I know what many people are thinking, that it is pretty much impossible to hold down a relationship and have a successful job life when you have BPD. And the answer is yes for some it can be, but not always and in therapy circles we call them HFBs (High Functioning Borderlines)
The fifth edition of The Diagnostic and Statistical Manual of Mental Disorders (DSM-5), the “bible” clinicians refer to as a guide for mental health diagnostic criteria, to be published in May 2013, is going to more accurately reflect that we have “levels” of personality disorders. According to the American Psychiatric Association’s website, the DSM-5 workgroup is proposing a continuum based on levels of self and interpersonal functioning, ranging from no impairment (0) to extreme impairment (4) to assess our levels of performance or lack-there-of.
So, if there are many individuals out there who “look” perfectly normal, even highly successful, then how is this disorder impacting their lives? Sometimes, even our children are not aware of the suffering brought about by the disorder. Because many of the symptoms are triggered by close relationships, often many of the behaviours and distress only manifest behind closed doors. These symptoms can range from re-curring high-conflict fights with partners to dissociative experiences and impulsive, even criminal activities as the result of the stress of relationship and self-crisis difficulties.
Other signs can include intense loneliness and self-doubt, excruciating psychic pain, overall feelings of incompetency, relationship difficulties, self-harm such as cutting, drug use, over-spending or eating disorders. One of the most difficult aspects of having a personality disorder as a high-functioning individual is accepting that part of the illness also includes cognitive distortions. You can see where it might be hard to wrap one’s head around the fact that you can have an IQ in the genius range, an advanced degree from an Ivy-league university and effectively problem-solve for a major corporation, and then come home and have your brain tell you that your partner is having an affair when they are, in fact, out buying you flowers. Or believe that someone is out to get you when they really aren’t. I’ve created a simple Borderline Personality Disorder test to see if you can relate to some of the symptoms.
I “came out” — put my picture and name all over the Internet as one with a mental illness — in order to shed light on the fact that you can be a mother, wife, corporate sales executive, etc., and also have a part of your brain that doesn’t work very well. And that (thank goodness), there are effective treatments for the baffling symptoms. Mental illness (I know you are cringing at those words) strikes all demographics, not just those who can’t hold down a job. In fact, one in four people in western society has a diagnosable mental illness in any given year. There are many others out there who have taken a hard look at the criteria of Borderline and found it to hold answers to some of the difficulties that couldn’t be overcome despite enormous success in other areas of life.

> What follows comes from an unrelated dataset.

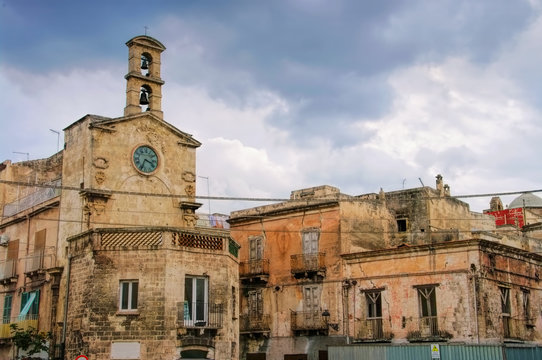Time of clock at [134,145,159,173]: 3:34
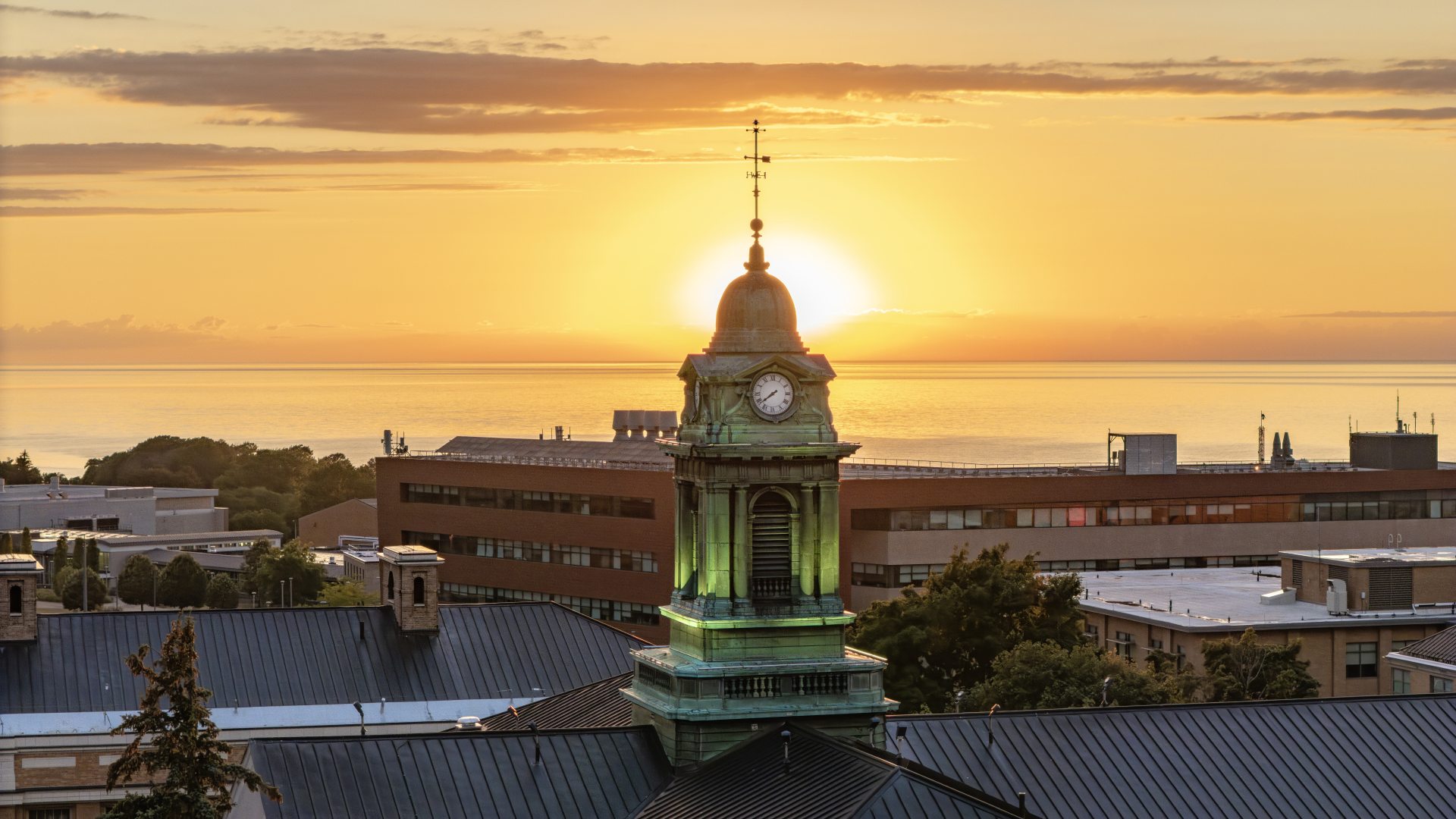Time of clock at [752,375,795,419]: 7:38
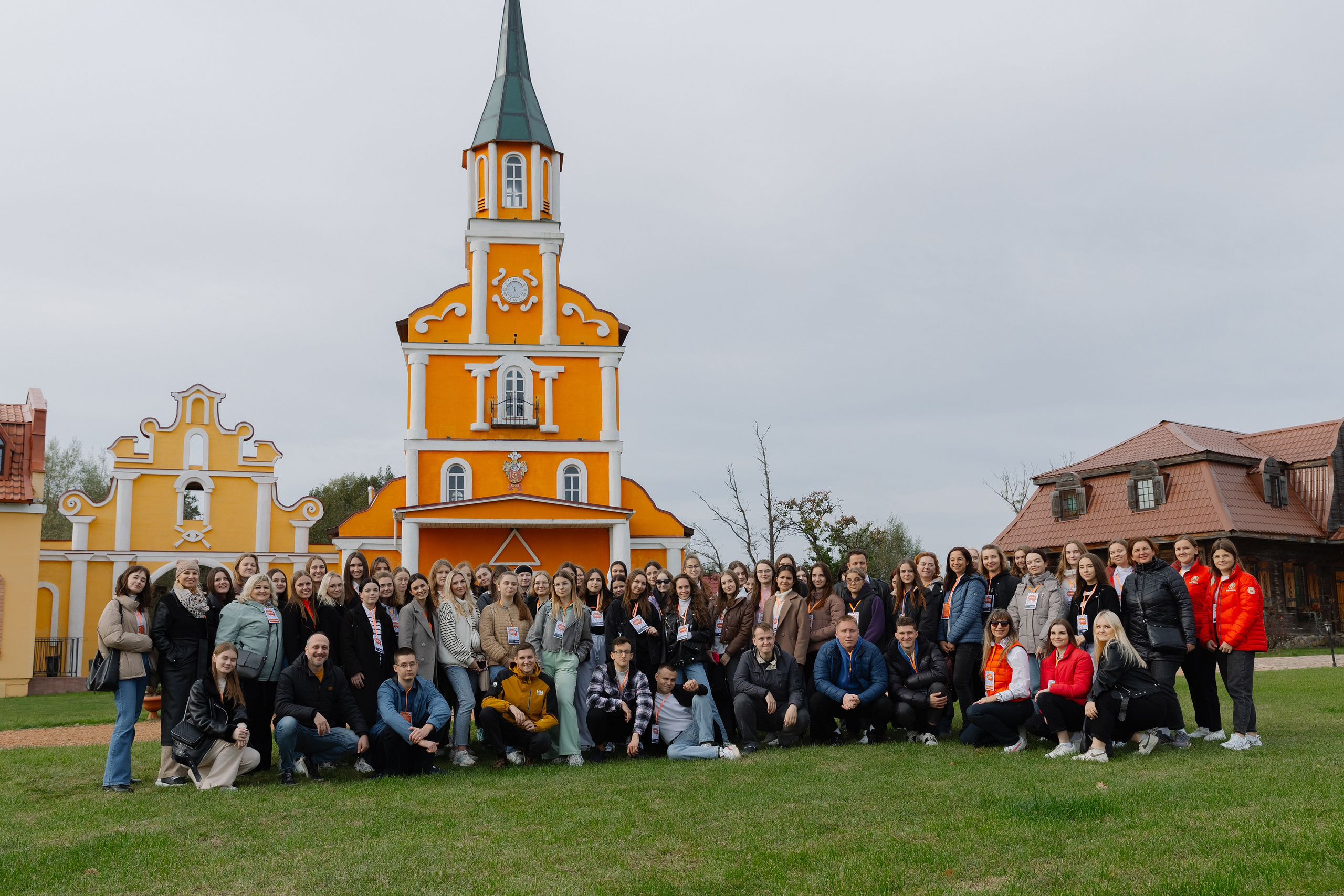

If you can relate to anything I’ve talked about here, I want you to know that you are not alone. If you feel you can’t work or go to studies because of your BPD don’t let it hang like a shadow over you, its just your own way of dealing with things. Yes there is help and advice out there with many articles on this very site, but if you can’t function as well as others it’s not a sign of weakness, it’s a sign you need help and support more than them.